* WHAT IS EXPECTED:
Replace "trash bin" with "garbage can" in the lines running from the one that contains "From the camera lens, how" through the end of the records, inclusive, and give those lines again with everything else unchanged and no pictures.

-------- MATERIAL FOR THIS TASK --------

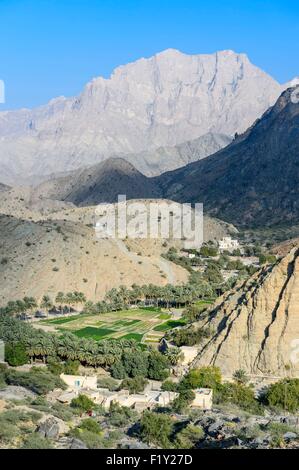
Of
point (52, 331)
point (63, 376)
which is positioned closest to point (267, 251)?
point (52, 331)

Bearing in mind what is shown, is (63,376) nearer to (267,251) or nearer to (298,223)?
(267,251)

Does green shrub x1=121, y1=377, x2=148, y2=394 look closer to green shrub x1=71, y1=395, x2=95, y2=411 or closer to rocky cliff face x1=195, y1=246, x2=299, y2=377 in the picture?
rocky cliff face x1=195, y1=246, x2=299, y2=377

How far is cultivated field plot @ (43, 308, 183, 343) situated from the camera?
54.4 meters

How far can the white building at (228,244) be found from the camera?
10719 centimetres

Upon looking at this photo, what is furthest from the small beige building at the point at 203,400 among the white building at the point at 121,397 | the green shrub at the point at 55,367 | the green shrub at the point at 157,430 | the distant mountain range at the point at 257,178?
the distant mountain range at the point at 257,178

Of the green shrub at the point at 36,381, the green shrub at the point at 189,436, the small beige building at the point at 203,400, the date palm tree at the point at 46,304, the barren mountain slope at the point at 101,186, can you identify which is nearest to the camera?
the green shrub at the point at 189,436

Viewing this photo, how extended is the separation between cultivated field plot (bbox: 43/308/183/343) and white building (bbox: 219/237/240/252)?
1699 inches

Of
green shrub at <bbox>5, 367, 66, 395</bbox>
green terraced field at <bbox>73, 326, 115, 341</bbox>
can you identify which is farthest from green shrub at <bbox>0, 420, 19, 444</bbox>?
green terraced field at <bbox>73, 326, 115, 341</bbox>

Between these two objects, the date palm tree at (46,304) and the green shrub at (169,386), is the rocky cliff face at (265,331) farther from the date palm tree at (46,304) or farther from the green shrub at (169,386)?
the date palm tree at (46,304)

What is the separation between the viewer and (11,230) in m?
82.9

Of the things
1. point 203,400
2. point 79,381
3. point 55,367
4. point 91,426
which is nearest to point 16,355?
point 55,367

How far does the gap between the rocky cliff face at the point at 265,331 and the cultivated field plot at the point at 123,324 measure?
1029cm

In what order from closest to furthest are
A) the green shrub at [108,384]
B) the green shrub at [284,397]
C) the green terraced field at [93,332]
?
1. the green shrub at [284,397]
2. the green shrub at [108,384]
3. the green terraced field at [93,332]

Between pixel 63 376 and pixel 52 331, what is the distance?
1638 centimetres
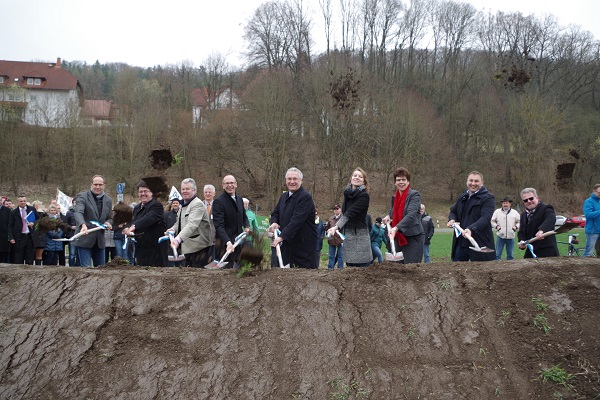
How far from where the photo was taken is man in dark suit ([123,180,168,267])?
24.4ft

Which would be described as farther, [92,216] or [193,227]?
[92,216]

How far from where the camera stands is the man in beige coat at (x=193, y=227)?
7.37 m

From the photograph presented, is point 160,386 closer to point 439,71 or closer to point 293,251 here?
point 293,251

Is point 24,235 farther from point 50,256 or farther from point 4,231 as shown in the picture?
point 50,256

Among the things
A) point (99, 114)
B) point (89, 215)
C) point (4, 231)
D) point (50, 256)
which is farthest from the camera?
point (99, 114)

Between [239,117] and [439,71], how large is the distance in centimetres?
2432

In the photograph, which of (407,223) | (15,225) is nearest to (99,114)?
(15,225)

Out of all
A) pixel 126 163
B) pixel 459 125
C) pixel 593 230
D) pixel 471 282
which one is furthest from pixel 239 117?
pixel 471 282

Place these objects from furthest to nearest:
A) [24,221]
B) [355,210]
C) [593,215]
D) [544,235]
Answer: [24,221] → [593,215] → [544,235] → [355,210]

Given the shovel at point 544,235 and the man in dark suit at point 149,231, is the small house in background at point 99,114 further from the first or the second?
the shovel at point 544,235

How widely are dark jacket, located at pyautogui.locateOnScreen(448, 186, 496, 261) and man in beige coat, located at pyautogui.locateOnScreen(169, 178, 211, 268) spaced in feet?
12.1

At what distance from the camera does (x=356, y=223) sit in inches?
279

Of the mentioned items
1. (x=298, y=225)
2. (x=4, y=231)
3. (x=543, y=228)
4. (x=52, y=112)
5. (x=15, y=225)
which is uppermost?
(x=52, y=112)

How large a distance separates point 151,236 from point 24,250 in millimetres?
6050
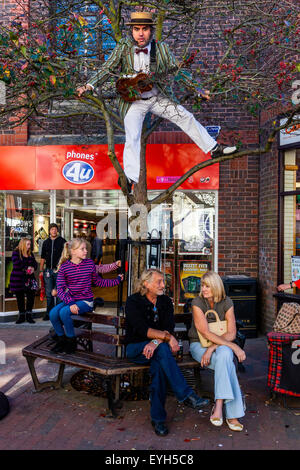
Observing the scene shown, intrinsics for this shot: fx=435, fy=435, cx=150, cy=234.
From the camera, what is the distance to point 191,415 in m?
4.38

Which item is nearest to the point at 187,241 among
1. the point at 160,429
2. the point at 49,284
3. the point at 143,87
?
the point at 49,284

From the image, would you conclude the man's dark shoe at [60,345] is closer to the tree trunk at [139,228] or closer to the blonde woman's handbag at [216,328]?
the tree trunk at [139,228]

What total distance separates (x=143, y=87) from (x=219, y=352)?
10.3ft

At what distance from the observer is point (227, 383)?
4.05m

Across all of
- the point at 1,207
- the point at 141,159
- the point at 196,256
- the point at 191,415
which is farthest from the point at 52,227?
the point at 191,415

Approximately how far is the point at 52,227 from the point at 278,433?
19.0ft

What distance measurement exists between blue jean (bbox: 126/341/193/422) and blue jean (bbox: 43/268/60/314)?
187 inches

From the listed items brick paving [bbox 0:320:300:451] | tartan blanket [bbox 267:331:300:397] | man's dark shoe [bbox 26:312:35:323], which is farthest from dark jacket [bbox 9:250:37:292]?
tartan blanket [bbox 267:331:300:397]

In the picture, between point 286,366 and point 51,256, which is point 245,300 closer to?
point 286,366

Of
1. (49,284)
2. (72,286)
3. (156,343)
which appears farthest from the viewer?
(49,284)

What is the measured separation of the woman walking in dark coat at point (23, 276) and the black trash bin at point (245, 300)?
3788 millimetres

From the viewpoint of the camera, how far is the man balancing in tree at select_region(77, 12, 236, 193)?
16.8 feet

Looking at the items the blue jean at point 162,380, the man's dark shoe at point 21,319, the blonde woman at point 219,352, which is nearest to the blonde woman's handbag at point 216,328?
the blonde woman at point 219,352

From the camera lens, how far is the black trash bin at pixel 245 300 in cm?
757
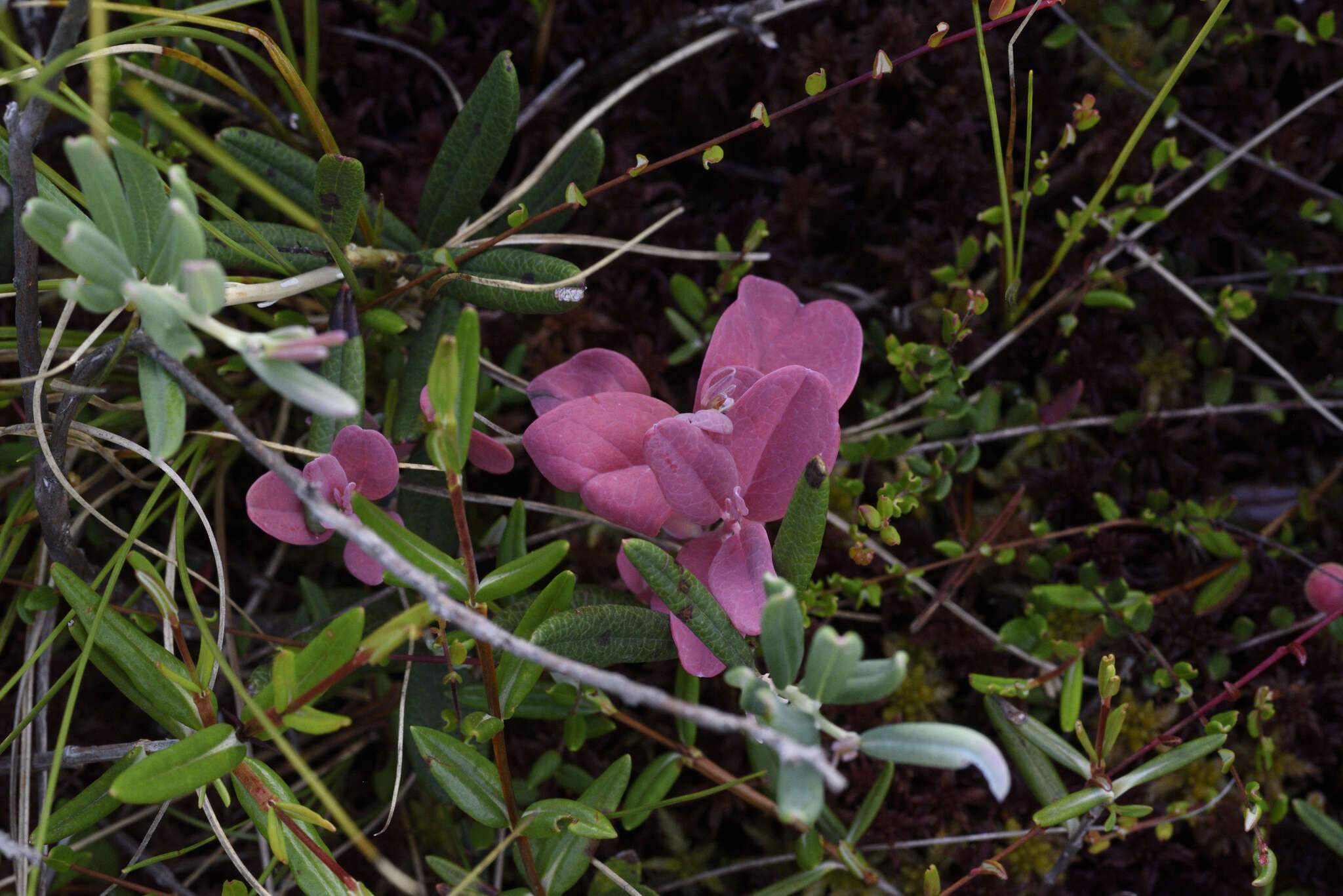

--------

* ANSWER TO THIS TASK:
From the camera lens, how far is the black garbage can at pixel 245 300 in cm?
757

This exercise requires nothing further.